> [Article]
# If I owned a campsite....



## Delores (Feb 21, 2010)

Just for a bit of fun, what whimsical rules would you have?

After a visit to a gorgeous campsite in Dorset last week I have decided that if I owned a campsite then anyone who is parked in a premium view pisition on the edge of the site MUST at ALL TIMES appreciate the view. If at any time (especailly sunset) they are seen sitting in their van, facing the opposite direction and watching TV then they will be towed to a dark corner of the site where there is no view, thus vacting their space for someone who will appreciate it!


----------



## blongs (Jan 12, 2009)

Anyone found driving to the toilet block (without a good reason e.g disability) will be moved to the furthest pitch from anywhere preferable up or down a hill and also have any aquarolls clamped so they need to carry water to and fro.


----------



## Stanner (Aug 17, 2006)

I agree it's a bit like the people who bag a window seat on the plane and then immediately pull the blind down - why don't they just book the centre seat in the middle section if they don't want a view and don't want anybody moving past them.


----------



## DTPCHEMICALS (Jul 24, 2006)

If I owned a campsite I would have the best view.

Dave p


----------



## DABurleigh (May 9, 2005)

I would inflate my prices displayed locally, but offer a compensating discount as long as customers smiled and were pleasant.

Dave
Edit: I had this horrible thought of Gordon Brown coming in, reading the sign and trying to smile. Urgggghhhh!!!


----------



## DTPCHEMICALS (Jul 24, 2006)

> [Supplied entries]
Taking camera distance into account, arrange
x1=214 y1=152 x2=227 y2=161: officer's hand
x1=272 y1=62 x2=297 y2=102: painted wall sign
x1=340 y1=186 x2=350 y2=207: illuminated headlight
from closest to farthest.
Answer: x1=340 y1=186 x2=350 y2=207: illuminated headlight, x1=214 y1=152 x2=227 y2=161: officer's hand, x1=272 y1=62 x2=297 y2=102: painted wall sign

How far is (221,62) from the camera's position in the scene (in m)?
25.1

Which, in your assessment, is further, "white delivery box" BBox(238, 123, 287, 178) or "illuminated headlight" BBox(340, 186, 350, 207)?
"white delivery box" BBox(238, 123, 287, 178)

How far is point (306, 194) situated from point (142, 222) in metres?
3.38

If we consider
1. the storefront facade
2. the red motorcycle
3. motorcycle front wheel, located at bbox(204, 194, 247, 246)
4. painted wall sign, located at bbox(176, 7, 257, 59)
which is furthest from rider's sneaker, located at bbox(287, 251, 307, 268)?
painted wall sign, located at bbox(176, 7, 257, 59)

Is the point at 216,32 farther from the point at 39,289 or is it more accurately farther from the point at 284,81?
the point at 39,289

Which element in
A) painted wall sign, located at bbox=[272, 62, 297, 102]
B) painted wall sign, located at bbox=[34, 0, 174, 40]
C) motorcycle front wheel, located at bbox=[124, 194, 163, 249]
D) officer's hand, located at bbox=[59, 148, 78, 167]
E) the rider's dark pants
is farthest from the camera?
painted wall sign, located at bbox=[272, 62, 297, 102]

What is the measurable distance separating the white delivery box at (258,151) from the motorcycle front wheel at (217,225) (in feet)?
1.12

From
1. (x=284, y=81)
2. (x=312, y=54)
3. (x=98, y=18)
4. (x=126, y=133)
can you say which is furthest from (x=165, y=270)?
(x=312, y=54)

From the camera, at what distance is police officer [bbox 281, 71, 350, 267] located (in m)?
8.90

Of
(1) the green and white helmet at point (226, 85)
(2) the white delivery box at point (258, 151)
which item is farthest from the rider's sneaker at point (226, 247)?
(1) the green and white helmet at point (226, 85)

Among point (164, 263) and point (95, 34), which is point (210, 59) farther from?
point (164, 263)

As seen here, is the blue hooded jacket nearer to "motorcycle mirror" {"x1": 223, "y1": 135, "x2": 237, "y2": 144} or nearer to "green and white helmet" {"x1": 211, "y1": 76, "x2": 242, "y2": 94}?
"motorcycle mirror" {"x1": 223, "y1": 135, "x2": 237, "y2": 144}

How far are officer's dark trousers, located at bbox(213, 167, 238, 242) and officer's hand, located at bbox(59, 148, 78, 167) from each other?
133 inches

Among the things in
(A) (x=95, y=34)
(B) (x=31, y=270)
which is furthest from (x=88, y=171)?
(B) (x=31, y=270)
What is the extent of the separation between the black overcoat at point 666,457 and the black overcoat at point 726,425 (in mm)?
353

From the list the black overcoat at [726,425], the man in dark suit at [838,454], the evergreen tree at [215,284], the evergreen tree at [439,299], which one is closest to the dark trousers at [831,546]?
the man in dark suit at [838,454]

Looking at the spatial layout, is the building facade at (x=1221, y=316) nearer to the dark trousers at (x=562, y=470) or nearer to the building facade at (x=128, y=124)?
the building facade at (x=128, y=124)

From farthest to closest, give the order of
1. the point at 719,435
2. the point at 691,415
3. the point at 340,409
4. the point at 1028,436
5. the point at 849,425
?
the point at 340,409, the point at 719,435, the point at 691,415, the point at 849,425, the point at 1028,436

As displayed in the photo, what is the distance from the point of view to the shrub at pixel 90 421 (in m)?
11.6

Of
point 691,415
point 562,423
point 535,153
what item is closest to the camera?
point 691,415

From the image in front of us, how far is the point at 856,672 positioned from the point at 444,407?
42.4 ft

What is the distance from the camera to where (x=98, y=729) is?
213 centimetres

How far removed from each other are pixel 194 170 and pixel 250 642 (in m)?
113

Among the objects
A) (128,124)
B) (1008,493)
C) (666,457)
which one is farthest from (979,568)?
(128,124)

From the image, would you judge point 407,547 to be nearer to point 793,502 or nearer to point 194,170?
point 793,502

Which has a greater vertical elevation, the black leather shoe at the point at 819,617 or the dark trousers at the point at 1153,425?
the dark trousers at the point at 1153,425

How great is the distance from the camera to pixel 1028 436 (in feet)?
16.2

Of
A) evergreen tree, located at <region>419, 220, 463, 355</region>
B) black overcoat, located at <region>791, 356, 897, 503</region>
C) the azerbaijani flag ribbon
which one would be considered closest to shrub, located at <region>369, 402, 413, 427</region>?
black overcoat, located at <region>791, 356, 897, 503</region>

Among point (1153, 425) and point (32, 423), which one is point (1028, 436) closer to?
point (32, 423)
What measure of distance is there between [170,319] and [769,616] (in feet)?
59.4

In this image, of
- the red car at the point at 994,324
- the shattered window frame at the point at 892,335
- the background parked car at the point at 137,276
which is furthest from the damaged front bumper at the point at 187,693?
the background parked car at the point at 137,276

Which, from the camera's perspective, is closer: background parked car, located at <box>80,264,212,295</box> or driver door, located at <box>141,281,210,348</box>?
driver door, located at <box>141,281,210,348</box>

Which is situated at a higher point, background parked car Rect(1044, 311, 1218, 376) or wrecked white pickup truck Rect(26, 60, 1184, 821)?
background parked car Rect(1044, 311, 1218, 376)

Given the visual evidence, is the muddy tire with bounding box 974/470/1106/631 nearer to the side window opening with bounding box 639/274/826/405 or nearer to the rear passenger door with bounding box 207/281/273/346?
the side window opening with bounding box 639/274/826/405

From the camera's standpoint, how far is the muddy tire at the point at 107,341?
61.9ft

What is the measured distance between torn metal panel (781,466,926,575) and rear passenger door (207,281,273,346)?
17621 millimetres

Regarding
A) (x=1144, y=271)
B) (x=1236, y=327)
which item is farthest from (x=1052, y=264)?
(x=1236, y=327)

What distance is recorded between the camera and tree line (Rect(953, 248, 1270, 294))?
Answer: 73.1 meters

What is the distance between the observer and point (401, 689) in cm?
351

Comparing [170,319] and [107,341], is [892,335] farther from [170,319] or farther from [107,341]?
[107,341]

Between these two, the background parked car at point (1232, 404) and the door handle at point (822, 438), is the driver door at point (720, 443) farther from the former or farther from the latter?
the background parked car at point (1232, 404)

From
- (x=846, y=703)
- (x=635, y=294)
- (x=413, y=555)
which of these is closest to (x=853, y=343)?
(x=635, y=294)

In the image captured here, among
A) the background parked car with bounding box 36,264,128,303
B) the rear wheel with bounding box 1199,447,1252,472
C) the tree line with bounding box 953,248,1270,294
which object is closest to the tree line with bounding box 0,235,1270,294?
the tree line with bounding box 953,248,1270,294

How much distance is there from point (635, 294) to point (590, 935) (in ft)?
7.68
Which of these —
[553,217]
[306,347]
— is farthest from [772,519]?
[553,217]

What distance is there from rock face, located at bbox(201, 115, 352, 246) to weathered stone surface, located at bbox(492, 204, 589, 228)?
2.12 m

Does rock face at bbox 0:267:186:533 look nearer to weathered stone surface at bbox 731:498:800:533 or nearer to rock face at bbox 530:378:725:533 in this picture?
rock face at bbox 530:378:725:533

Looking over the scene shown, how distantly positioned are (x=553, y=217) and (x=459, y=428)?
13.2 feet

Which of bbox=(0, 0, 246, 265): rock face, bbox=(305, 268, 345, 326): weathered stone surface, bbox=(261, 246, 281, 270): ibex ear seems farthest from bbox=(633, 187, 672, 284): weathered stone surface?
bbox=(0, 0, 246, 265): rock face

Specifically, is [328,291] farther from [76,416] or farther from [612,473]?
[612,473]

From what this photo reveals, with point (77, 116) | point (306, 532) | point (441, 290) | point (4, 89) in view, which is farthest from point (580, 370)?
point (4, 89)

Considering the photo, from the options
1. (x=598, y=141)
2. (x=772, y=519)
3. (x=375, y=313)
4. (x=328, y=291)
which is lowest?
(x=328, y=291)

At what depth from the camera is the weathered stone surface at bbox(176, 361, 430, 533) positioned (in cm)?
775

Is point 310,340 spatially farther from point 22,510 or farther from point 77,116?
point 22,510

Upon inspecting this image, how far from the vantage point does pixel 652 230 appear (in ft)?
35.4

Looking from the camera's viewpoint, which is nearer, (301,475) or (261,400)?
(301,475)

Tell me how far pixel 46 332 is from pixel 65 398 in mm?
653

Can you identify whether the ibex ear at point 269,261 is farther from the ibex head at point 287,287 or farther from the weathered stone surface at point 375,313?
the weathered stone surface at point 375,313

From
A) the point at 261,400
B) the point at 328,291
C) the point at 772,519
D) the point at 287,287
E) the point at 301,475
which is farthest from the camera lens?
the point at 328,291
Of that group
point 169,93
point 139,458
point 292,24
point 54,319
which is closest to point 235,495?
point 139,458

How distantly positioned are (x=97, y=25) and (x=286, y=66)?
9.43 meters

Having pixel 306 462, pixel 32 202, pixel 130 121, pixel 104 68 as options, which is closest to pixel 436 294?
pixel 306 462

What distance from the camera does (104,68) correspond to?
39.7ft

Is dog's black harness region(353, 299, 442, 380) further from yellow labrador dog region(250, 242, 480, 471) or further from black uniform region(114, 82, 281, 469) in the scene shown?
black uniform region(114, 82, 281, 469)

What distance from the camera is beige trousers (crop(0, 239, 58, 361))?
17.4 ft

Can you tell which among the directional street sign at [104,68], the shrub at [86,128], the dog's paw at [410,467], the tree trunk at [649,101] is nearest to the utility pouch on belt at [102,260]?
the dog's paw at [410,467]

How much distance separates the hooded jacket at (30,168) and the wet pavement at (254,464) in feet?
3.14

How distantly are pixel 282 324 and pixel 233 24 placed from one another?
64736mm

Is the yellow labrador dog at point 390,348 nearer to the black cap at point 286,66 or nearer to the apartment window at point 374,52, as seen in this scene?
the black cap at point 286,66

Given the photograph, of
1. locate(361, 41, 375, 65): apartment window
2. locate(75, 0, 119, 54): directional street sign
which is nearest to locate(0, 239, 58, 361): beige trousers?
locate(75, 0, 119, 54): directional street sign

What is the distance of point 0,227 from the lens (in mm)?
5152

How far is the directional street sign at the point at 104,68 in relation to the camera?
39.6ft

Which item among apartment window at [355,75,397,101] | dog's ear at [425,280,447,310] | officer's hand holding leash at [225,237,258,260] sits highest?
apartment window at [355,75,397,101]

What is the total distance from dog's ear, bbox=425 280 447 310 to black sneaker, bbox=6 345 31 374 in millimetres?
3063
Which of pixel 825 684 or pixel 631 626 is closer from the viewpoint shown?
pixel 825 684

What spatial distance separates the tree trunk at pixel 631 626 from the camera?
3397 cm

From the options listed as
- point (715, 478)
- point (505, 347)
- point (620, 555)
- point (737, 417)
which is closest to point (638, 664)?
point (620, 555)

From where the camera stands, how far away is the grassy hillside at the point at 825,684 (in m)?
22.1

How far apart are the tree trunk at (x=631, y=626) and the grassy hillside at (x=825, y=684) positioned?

> [What this exercise asks]
1 - Name every distinct username that heads a post in the campsite thread.
2 - Write out the lines of the entries starting at the line that contains "How far is the directional" and running through the end of the entries, with both ends included.

> [Worked solutions]
1 - Delores, blongs, Stanner, DTPCHEMICALS, DABurleigh

2 -
How far is the directional street sign at the point at 104,68 in relation to the camera?
39.6ft

Which item among apartment window at [355,75,397,101] | dog's ear at [425,280,447,310] | officer's hand holding leash at [225,237,258,260] sits highest?
apartment window at [355,75,397,101]

What is the total distance from dog's ear, bbox=425 280 447 310 to black sneaker, bbox=6 345 31 374 in millimetres?
3063
Which of pixel 825 684 or pixel 631 626 is closer from the viewpoint shown?
pixel 825 684

What spatial distance separates the tree trunk at pixel 631 626 from the camera?
3397 cm

From the options listed as
- point (715, 478)
- point (505, 347)
- point (620, 555)
- point (737, 417)
which is closest to point (638, 664)?
point (620, 555)

From where the camera stands, how far away is the grassy hillside at the point at 825,684 (in m)?
22.1

How far apart are the tree trunk at (x=631, y=626) and the grassy hillside at (x=825, y=684) positioned?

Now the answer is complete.